** ЗАДАНИЯ **
1: Как по-английски передать предложение из статьи о Солженицыне: «Причем читали Солженицына не как Суркова — не для того, чтобы разобраться, «что там у них в головах», а потому что было интересно.»?
2: Допишите следующий абзац статьи о Солженицыне, начав сразу после последнего приведенного предложения.

** ИСХОДНЫЙ ТЕКСТ **
· · · · · · ·
Дмитрий Быков. Жить по Солженицыну
Жить по Солженицыну
(Собеседник+. 2019. 14 апреля. № 2)
Александр Солженицын // фото: Владимир Зинин / ТАСС
Кто правильней понял сущность «глубинного народа» — автор «Архипелага ГУЛАГ» или помощник президента РФ Владислав Сурков?
О Солженицыне, кажется, никто еще не писал как об исключительно стабильном поставщике бестселлеров, а ведь каждый его текст — с первого до последнего — привлекал особое внимание, вызывал скандалы, стремительно расходился и многократно переиздавался. Причем читали Солженицына не как Суркова — не для того, чтобы разобраться, «что там у них в головах», а потому что было интересно.
За его книги платили не монетой, а лагерными сроками
Можно сколько угодно говорить о нечитабельности «Красного Колеса», однако исправно читают и его — хотя бы в справочных целях, чтобы получить представление о хронологии Февральской революции (у него там все собрано с энциклопедической полнотой, а художественные вставки можно пропускать — они, кажется, его самого мало интересовали). Попробуйте купить его — хоть фрагменты, «сплотки глав» о Столыпине и Ленине, хоть полные тексты в издаваемом ныне тридцатитомнике, хоть давно уже раритетный десятитомник Воениздата: не так-то это просто.
· · · · · · ·
** ФРАГМЕНТ ДАННЫХ **
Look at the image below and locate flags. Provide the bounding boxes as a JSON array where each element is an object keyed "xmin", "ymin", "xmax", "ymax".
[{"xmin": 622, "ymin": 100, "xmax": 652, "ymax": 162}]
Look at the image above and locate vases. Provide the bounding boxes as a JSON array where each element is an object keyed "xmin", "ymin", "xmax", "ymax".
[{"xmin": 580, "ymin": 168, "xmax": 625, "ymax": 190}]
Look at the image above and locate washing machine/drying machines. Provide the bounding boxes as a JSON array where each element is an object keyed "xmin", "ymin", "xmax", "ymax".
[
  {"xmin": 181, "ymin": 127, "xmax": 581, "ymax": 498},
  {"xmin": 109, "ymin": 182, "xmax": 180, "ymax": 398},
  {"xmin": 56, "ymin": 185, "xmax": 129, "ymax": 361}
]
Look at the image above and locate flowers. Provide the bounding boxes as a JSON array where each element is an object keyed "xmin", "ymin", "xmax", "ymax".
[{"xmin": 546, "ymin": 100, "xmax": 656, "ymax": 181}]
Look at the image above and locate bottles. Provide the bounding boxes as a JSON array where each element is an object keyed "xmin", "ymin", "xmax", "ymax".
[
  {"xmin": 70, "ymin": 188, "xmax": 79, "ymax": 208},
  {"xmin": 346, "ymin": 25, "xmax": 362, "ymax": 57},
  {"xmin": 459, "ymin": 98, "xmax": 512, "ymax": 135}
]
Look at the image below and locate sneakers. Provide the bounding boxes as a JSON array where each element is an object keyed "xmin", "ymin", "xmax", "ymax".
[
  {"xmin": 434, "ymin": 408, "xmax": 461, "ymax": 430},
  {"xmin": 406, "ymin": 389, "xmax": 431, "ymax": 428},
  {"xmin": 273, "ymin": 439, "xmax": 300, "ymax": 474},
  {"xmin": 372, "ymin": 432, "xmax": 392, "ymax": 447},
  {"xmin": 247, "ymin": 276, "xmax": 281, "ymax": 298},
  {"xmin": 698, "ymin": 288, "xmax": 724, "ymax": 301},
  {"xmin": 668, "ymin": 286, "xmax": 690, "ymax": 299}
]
· · · · · · ·
** ОТВЕТЫ **
1: Moreover, people read Solzhenitsyn not the way they read Surkov, not to figure out "what goes on in their heads," but because it was interesting.

2:
Солженицын — читаемый писатель, и платили за экземпляры его книг не звонкой монетой, а лагерными сроками: сотни диссидентов пошли в лагеря за изготовление и распространение этих «клеветнических измышлений». Каждым своим текстом он прикасался к болевой точке, к обнаженному нерву, и уместно будет назвать его не самым масштабным, или самым глубоким, или самым бесспорным, — а самым читаемым писателем советского периода. Потому что темы, которых он касался и на которые бесстрашно выходил, — были главными. Это была тема лагерная, тогда замалчиваемая; и тема советского государственного устройства, которое тоже после его анализа оказалось лагерным; и тема революции, доселе абсолютно табуированная (потому что самые смелые шестидесятники останавливались на решительной критике Сталина и признании его людоедом, но на Ленина не замахивались); и еврейский вопрос, насущно волнующий отнюдь не только антисемитов; и сама смерть — подготовка к которой стала темой «Ракового корпуса».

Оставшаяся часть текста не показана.